I need to reduce a film score to 500MB. So far I’ve gotten over 1GB, so I created a new project and entered just the video file, the video’s soundtrack, and my score audio mix track. In terms of raw data, that’s 60 MB for the video, 60MB for the video soundtrack and 40 MB for my score. But again when I export the mp4 it comes out to over 1GB. I didn’t set Dolby Atmos or anything fancy, just 48000/26. Can someone tell me what Cubase is doing that results in such a huge amount of data and how I can get a mix that is under 500 MB? Thank you!

I think I’ve found the answer myself. Cubase doesn’t seem to be able to export compressed videos at the same size they had before. The only way to preserve the original size is to insert the audio files once again into a video editing program. Of course, this is a bit frustrating for film scoring composers and would be very desirable for Cubase to retrofit here.

It’s a feature of the new Cubase Pro 13 that the audio can be written back into the original video. If Cubase creates a new video file it always uses full HD, files always come out big. So your “solution” is the best solution for Cubase 12.
Sorry not to have better news.

1 Like

Thanks, that would be good news, though. I’m still hesitant to get the upgrade because I haven’t heard any real reason for it so far. Just for a new design or to brag about the latest software, 100 € is too much for me. But that would be a good argument for it.

That’s disappointing, but understandable. File size is a frequent concern for video producers. For some, it is just the hassle of dealing with bloated files and long processing/upload times. But in other cases, it is a killer. I produce videos in support of grants for some non-profits, and the granting agency often places a hard limit, very often 500 MB, sometimes as low as 250MB, and a max runtime of 5 min.
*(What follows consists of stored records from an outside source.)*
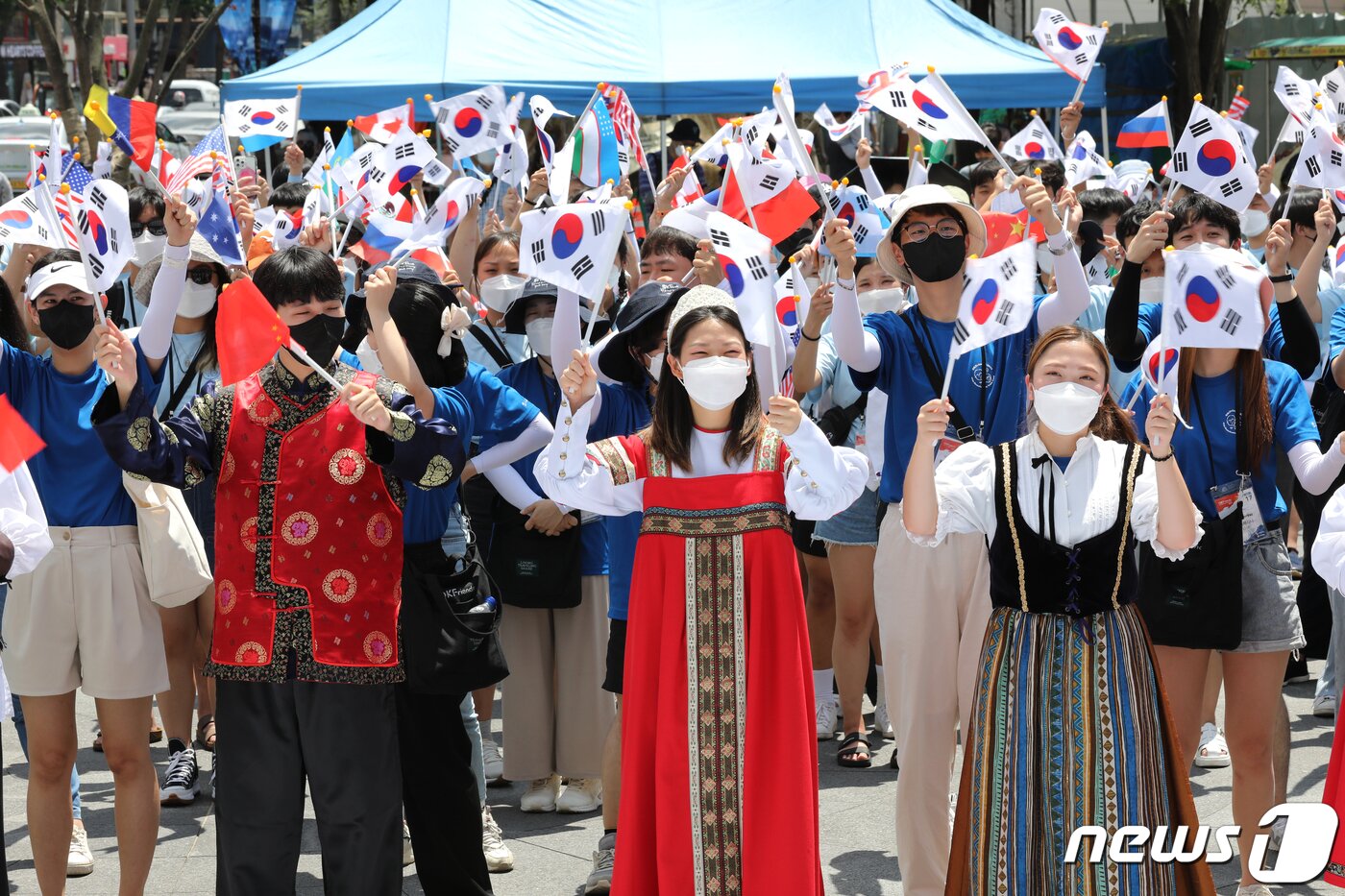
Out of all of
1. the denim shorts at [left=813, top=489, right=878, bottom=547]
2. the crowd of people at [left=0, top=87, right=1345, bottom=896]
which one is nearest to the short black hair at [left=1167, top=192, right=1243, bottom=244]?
the crowd of people at [left=0, top=87, right=1345, bottom=896]

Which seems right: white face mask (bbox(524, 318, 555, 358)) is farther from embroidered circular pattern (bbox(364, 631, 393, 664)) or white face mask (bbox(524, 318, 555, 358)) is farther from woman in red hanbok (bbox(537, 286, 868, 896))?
embroidered circular pattern (bbox(364, 631, 393, 664))

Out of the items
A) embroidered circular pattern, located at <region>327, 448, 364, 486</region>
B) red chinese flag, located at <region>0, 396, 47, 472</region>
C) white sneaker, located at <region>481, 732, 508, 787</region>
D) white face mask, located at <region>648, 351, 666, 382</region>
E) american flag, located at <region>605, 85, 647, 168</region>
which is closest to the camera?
red chinese flag, located at <region>0, 396, 47, 472</region>

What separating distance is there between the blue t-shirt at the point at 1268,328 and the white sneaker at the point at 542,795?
252cm

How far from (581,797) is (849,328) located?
2.19m

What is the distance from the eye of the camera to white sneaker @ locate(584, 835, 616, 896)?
5371 millimetres

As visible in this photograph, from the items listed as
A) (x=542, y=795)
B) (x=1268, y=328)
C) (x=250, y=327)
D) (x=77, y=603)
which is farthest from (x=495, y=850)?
(x=1268, y=328)

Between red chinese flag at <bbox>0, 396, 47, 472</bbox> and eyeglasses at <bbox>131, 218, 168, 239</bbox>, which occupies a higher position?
eyeglasses at <bbox>131, 218, 168, 239</bbox>

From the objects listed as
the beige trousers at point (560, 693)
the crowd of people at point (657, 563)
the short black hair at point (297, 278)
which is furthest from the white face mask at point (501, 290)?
the short black hair at point (297, 278)

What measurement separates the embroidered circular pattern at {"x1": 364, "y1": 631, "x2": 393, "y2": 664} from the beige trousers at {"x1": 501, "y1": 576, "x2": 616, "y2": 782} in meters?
1.79

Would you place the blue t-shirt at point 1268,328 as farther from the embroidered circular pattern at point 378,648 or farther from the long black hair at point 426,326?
the embroidered circular pattern at point 378,648

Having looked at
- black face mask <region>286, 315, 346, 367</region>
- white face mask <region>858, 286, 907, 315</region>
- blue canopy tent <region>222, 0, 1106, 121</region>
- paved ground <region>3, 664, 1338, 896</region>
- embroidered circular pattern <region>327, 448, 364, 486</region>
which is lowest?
paved ground <region>3, 664, 1338, 896</region>

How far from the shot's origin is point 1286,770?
5.32 meters

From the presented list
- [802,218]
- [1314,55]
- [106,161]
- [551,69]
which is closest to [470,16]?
[551,69]

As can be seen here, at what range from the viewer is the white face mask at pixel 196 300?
6.14m
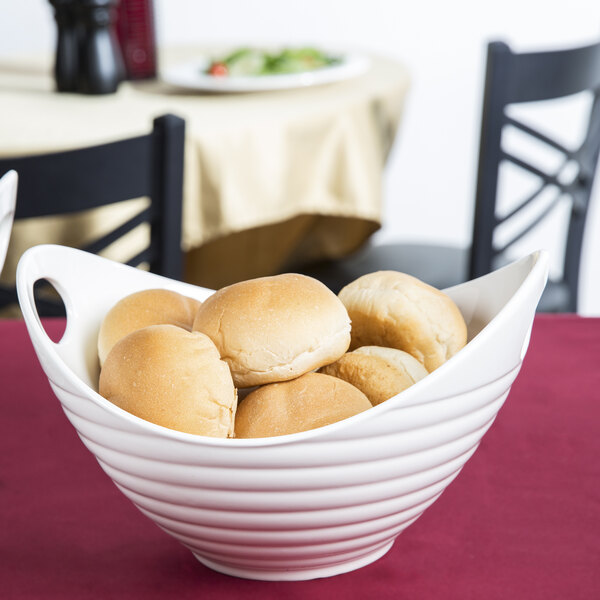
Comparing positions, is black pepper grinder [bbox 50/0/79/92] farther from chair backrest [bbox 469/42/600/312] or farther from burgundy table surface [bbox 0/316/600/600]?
burgundy table surface [bbox 0/316/600/600]

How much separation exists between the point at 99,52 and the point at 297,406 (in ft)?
4.78

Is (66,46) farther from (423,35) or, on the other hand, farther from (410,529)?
(423,35)

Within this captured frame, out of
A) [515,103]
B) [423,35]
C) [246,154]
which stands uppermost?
[515,103]

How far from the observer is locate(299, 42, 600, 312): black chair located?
137cm

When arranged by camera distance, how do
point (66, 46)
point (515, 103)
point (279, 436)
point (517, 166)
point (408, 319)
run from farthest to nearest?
1. point (66, 46)
2. point (517, 166)
3. point (515, 103)
4. point (408, 319)
5. point (279, 436)

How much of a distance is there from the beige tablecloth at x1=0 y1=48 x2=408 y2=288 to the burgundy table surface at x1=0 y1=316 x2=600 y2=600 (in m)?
0.89

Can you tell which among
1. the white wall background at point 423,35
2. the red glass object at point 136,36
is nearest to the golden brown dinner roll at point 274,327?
the red glass object at point 136,36

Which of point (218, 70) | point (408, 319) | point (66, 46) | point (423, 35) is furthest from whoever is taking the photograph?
point (423, 35)

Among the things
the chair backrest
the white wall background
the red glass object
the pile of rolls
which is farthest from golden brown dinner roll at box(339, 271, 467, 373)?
the white wall background

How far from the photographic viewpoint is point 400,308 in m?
0.45

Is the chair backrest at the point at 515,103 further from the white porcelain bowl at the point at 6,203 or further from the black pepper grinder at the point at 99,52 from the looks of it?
the white porcelain bowl at the point at 6,203

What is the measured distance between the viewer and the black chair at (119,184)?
3.02 ft

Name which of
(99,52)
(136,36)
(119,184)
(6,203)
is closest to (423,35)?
(136,36)

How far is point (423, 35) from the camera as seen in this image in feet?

The most advanced prosumer video editing apps have many options for controlling the file size. (Codecs, fps, pixel dimensions, audio compression etc.) Cubase will need to support some of that if its video editing capability is to be taken seriously. Of all those factors, fps may be the most interesting. People tend to assume that more is always better, so you see a lot of cameras touting the resolutions they can produce at 60 frames per sec. But the fact is that 24 fps became a wide standard even back in the silent movie days because that is the point that the human brain sees it as motion instead of a bunch of separate flashes.

So what happens between 24 and 60, and would 120 be even better? Actually, no. People have seen so many movies at 24 fps that they perceive this as “the Hollywood aesthetic”. A higher frame rate may appear crisper, but less cinematic. So producers still go for the lower frame rates when wanting to be within the “Hollywood envelope” so to speak. It is like the difference between a dry recording and one with reverb. The dry audio could compare to a 60 fps video and the audio with reverb is more like the 24 fps video. In other words, an artistic choice, but more/faster/higher/bigger is not necessarily better.

But I digress. … Well, as long as I have digressed this far, here is a list of movies that have been produced at higher frame rates. Many had a lot of fast action, where the frame rate can make an impact.

1 Like

Thanks a lot, it helps me to understand more the video producer’s side. In my case they insisted to keep up 25fps. Fortunately, I was able to find how to customize it in my rather simple video program. My main concern was that anything of the original video was unwantedly changed but I hope, everything should be ok now.